I can parse "normal" .doc files with
private function read_doc() {
$fileHandle = fopen($this->filename, "r");
$line = @fread($fileHandle, filesize($this->filename));
$lines = explode(chr(0x0D),$line);
$outtext = "";
foreach($lines as $thisline)
{
$pos = strpos($thisline, chr(0x00));
if (($pos !== FALSE)||(strlen($thisline)==0))
{
} else {
$outtext .= $thisline." ";
}
}
//print_r($outtext);die();
$outtext = preg_replace("/[^a-zA-Z0-9\s\,\.\-\n\r\t@\/\_\(\)]/","",$outtext);
return $outtext;
}
but that doesn't work with Microsoft Word 97-2004 .doc files. I just want to extract the pure text. Nothing else.

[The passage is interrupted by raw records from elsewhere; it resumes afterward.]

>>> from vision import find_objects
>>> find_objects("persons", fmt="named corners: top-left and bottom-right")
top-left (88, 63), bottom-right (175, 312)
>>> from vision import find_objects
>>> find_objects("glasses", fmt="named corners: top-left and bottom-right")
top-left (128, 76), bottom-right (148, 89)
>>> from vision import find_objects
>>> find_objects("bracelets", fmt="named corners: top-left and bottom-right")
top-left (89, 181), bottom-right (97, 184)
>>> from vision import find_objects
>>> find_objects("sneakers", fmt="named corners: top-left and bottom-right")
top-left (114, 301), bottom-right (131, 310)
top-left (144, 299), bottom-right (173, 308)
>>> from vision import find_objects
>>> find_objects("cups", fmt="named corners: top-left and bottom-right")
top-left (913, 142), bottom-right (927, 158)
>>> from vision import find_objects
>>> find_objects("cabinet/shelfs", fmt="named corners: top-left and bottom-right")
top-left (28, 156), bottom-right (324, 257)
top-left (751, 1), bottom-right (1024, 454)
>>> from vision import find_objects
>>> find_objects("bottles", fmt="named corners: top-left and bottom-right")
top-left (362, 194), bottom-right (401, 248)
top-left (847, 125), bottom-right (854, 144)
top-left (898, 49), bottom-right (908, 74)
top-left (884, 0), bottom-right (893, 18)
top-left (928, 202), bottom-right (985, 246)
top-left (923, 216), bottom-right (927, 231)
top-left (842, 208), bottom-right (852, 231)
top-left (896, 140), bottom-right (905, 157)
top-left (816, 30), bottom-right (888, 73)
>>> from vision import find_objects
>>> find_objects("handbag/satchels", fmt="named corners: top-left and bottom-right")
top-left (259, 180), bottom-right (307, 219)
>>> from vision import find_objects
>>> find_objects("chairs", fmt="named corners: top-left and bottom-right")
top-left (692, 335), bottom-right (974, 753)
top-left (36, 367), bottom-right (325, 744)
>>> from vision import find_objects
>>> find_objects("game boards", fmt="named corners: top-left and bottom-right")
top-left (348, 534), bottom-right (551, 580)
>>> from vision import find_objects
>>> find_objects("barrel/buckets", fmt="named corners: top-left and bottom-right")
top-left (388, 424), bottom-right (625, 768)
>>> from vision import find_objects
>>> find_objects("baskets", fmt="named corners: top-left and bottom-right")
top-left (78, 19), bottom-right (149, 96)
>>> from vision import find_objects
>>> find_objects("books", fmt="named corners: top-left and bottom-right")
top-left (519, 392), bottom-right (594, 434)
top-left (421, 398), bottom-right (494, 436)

--> Solution is PHPWord like Mark Baker recommends in his comment.
Upvotes: 2
Views: 741
Reputation: 354
At the end i had to install linux catdoc 0.94.2 to resolve the problem. PHPWord couldn't convert all the files in a correct way to pure .txt format.
So here's a solution for linux (for example Ubuntu or Debian-like) users: On command line install catdoc
sudo apt-get install catdoc
If you are on a Windows Server, have a look at this. It worked also for me:
http://blog.brush.co.nz/2009/09/catdoc-windows/
Then in your PHP Code you can call it like this (for Linux calls):
$escapeFile = escapeshellarg($data['tmp_name']);
$command = "catdoc $escapeFile";
$output = array();
exec($command,$output);
$text = implode("\n",$output);
then you can do for example
$text = strip_tags($text);
$text = preg_replace("/(^[\r\n]*|[\r\n]+)[\s\t]*[\r\n]+/", "\n", $text);
echo nl2br($text) ;
to see the result on screen.
That's what for me works best up to now. If someone has a better solution, please tell me.
Upvotes: 1